La ley, señor, la ley. Clara está y terminante: impresa y todo: no es decir que se la dan á uno de tapadillo. Ése es mi norte. Cójame Zumalacárregui, si se me ve jamás separarme un ápice de la ley.

Quiero hacer un artículo, por ejemplo: no quiero que me lo prohíban, aunque no sea más que por no hacer dos en vez de uno. ¿Y qué hace usted? me dirán esos perturbadores que tienen siempre la anarquía entre los dedos para soltársela encima al primer ministro que trasluzcan, ¿qué hace usted para que no se lo prohíban?

¡Qué he de hacer, hombres exigentes! Nada: lo que debe hacer un escritor independiente en tiempos como éstos de independencia. Empiezo por poner al frente de mi artículo, para que me sirva de eterno recuerdo: «Lo que no se puede decir, no se debe decir». Sentada en el papel esta provechosa verdad, que es la verdadera, abro el reglamento de censura: no me pongo á criticarlo: ¡nada de eso! no me compete. Sea reglamento ó no sea reglamento, cierro los ojos, y venero la ley, y la bendigo que es más. Y continúo:

Artículo 12. «No permitirán los censores que se inserten en los periódicos:

«Primero: artículos en que viertan máximas ó doctrinas que conspiren á destruir ó alterar la religión, el respeto á los derechos y prerrogativas del trono, el Estatuto Real, y demás leyes fundamentales de la monarquía».

Esto dice la ley. Ahora bien: doy el caso que me ocurra una idea que conspira á destruir la religión. La callo, no la escribo, me la como.
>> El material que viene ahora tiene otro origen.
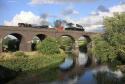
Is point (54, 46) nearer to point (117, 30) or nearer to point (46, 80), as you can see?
point (117, 30)

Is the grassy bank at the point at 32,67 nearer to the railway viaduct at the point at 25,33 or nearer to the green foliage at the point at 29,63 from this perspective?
the green foliage at the point at 29,63

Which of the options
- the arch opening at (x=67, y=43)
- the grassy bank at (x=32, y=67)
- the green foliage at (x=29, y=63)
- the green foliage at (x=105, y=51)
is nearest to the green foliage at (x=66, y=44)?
the arch opening at (x=67, y=43)

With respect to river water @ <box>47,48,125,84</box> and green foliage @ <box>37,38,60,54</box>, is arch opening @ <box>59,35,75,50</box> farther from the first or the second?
river water @ <box>47,48,125,84</box>

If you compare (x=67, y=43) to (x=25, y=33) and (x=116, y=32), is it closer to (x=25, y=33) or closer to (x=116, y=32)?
(x=25, y=33)

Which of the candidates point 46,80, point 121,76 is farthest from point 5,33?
point 121,76

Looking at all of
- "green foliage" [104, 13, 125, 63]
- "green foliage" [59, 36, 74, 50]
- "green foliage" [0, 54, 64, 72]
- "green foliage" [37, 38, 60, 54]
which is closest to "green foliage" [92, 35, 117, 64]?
"green foliage" [104, 13, 125, 63]

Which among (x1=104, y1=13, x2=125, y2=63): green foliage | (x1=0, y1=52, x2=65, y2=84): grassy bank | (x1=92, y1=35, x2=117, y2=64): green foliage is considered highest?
(x1=104, y1=13, x2=125, y2=63): green foliage

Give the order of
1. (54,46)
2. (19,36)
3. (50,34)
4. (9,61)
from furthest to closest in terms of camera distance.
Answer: (50,34) < (19,36) < (54,46) < (9,61)

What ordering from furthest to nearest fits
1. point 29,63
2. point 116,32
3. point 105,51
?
1. point 105,51
2. point 116,32
3. point 29,63

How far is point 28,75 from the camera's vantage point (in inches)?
2432

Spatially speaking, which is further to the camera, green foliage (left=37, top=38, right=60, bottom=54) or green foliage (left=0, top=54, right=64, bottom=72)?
green foliage (left=37, top=38, right=60, bottom=54)

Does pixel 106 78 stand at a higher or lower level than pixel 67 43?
lower

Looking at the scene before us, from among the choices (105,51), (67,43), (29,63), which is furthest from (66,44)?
(29,63)

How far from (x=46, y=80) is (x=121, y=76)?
1464 centimetres
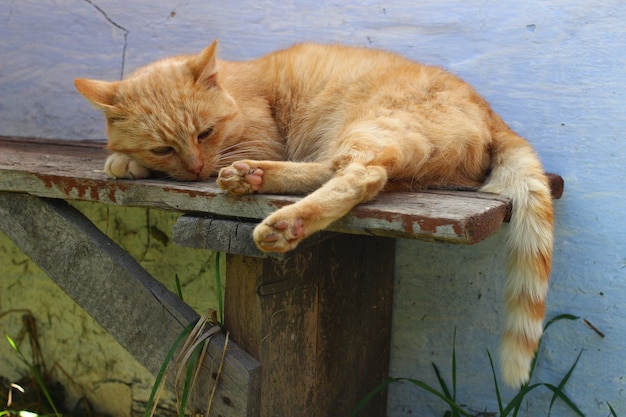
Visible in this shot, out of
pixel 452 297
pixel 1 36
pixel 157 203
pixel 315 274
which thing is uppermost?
pixel 1 36

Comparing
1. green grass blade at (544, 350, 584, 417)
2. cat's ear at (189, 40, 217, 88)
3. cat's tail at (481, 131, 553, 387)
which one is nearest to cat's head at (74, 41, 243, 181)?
cat's ear at (189, 40, 217, 88)

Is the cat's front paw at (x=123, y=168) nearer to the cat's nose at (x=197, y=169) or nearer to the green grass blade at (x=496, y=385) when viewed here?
the cat's nose at (x=197, y=169)

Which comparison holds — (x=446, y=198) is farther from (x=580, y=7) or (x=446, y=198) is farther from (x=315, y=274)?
(x=580, y=7)

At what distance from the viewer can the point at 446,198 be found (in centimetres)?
181

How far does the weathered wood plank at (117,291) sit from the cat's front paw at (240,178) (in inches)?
18.6

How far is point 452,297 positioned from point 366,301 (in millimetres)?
392

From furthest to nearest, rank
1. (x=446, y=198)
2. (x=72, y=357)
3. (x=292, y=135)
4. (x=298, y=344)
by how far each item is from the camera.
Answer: (x=72, y=357) < (x=292, y=135) < (x=298, y=344) < (x=446, y=198)

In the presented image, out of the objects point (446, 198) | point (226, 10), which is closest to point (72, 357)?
point (226, 10)

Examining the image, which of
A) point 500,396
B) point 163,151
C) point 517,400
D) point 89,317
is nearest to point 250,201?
point 163,151

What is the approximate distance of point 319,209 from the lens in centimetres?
159

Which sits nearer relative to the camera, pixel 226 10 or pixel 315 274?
pixel 315 274

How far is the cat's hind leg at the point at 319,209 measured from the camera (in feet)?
5.01

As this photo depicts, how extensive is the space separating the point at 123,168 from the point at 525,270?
4.04 feet

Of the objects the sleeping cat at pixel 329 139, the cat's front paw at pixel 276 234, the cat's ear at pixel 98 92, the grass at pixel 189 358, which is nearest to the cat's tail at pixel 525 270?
the sleeping cat at pixel 329 139
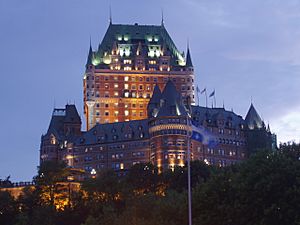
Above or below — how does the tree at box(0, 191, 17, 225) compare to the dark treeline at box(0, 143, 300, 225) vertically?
above

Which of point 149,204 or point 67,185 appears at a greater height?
point 67,185

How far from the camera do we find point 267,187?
81188 mm

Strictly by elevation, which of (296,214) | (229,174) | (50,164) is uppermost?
(50,164)

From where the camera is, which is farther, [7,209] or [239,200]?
[7,209]

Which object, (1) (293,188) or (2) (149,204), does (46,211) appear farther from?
(1) (293,188)

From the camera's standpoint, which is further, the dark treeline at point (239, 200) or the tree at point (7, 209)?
the tree at point (7, 209)

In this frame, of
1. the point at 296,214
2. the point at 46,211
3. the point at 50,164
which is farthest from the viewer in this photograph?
the point at 50,164

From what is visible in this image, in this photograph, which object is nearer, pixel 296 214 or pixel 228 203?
pixel 296 214

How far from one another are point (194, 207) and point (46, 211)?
6437 cm

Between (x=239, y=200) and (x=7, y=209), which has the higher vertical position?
(x=7, y=209)

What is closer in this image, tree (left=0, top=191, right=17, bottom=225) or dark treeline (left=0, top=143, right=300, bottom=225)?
dark treeline (left=0, top=143, right=300, bottom=225)

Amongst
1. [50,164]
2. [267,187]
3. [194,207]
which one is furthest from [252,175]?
[50,164]

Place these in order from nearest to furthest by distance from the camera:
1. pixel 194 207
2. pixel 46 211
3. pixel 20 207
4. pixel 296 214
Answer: pixel 296 214, pixel 194 207, pixel 46 211, pixel 20 207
Éste es el modo.

No digo nada del respeto á los derechos y prerrogativas del trono, el Estatuto, etc., etc. ¿Si les parecerá á esos hombres de oposición que no me ocurre nada sobre esto? Pues se equivocan; ni cómo he de impedir yo que me ocurran los mayores disparates del mundo. Ya se ve que me ocurriría entrar en el examen de ese respeto, y que me ocurriría investigar los fundamentos de todas las cosas más fundamentales. Pero me llamo aparte, y digo para mí: ¿No está clara la ley? Pues punto en boca. Es verdad que me ocurrió; pero la ley no condena ocurrencia alguna. Ahora; en cuanto á escribirlo, ¿no fuera una necedad? No pasaría. Callo, pues; no lo pongo, y no me lo prohíben. He aquí el medio sencillo, sencillísimo. Los escritores, por otra parte, debemos dar el ejemplo de la sumisión. Ó es ley, ó no es ley. Mal haya los descontentadizos. ¡Mal haya esa funesta oposición! ¿No es buena manía la de oponerse á todo, la de querer escribirlo todo?

Que no pasan las sátiras é invectivas contra la autoridad; pues no se ponen tales sátiras ni invectivas. Que las prohíben, aunque se disfracen con alusiones ó alegorías. Pues no se disfrazan. Así como así ¡no parece sino que es cosa fácil inventar las tales alusiones y alegorías!

Los escritos injuriosos están en el mismo caso, aun cuando vayan con anagramas ó en otra cualquiera forma, siempre que los censores se convenzan de que se alude á personas determinadas.